I feel that the present trend of doing everything for the athlete is not good. For example, I could put a timer on every swimmer in my practice, keep all their splits for them with managers, but I do not because I want them to be aware of what they are doing. Too often we do so much for them that they stop using their brains — they stop thinking about their own activities. It is important for the swimmer to know his own times so that he understands the significance of what he is

Another place in which the coach fails the swimmer is when he allows parents and others to come on the pool deck and engage him
in conversations during practices. The coach’s responsibility is to the swimmer not to the parent or others. The swimmer is important, the parents are not important. This is another example of where the coach must recognize the important thing– the swimmer, and ignore the unimportant — the parent.

The “X” factor is then, in other words, the ability to see what has to be done and doing it. The great coach recognizes what is needed to do the job and then does it. This applies not only in coaching, but in business, in administration, in every aspect of life. Another way of saying it is; cut through all the detail and get ·to the heart of the matter. The perfectionist usually does not make a very good coach; he is too busy taking care of the little details and seldom gets to the heart of the matter.

At the present stage of development in swimming, the great coach must have two basic abilities — he must be a good organizer and a good psychologist. The good organizer will have the large team, he will attract the good swimmers from other teams, he will develop the Mark Spitz’s and the Gary Hall’s of the future. The good psychologist will be able to handle the parent problems, he will get along with the city council, he will be able to communicate and get along with the swimmers, he will have the “super” team.

The good coach today need have only an elementary knowledge of the areas of conditioning physiology and stroke mechanics. He does not need these to get the job done today. However, nothing remains static, and in the future these last two areas will become more and more important.

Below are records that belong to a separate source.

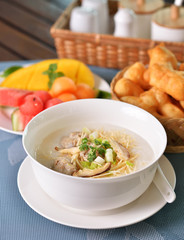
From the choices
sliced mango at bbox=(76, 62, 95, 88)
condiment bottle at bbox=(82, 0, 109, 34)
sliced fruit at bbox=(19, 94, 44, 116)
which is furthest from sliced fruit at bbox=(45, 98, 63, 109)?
condiment bottle at bbox=(82, 0, 109, 34)

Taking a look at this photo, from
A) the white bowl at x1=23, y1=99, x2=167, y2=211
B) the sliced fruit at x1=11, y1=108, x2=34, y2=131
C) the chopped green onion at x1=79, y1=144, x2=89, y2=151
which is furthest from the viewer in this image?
the sliced fruit at x1=11, y1=108, x2=34, y2=131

As more superior athletes come out for swimming, as more talented people go into coaching, as more and better facilities become available, all of the aspects of knowledge that we have dis­ cussed will become important.

I frankly feel that we are on the verge of a tremendous knowledge explosion in the area of competitive swimming which will make the more technical areas of knowledge more important to good coaching. These meetings we are attending here should help us to separate the import­ ant from the unimportant and make us better coaches. I would like to attend this clinic a hundred years from now to see what is being discussed. By that time they should have simple electronic devices that can be put in the swimmer’s ear to monitor pulse rates, blood lactate, and other such physiological data. We are not ready for this sort of thing today, but even a hundred years from today, the inherent behavioral patterns of the swimmers will be the same as
today, good coaching psychology today will be good coaching psychology then.

In closing, I wish all of the speakers the best of luck in communicating some of their “X” factor so that many of us can gain from this conference.

Finally, if Frank Zilch is here, I apologize to him.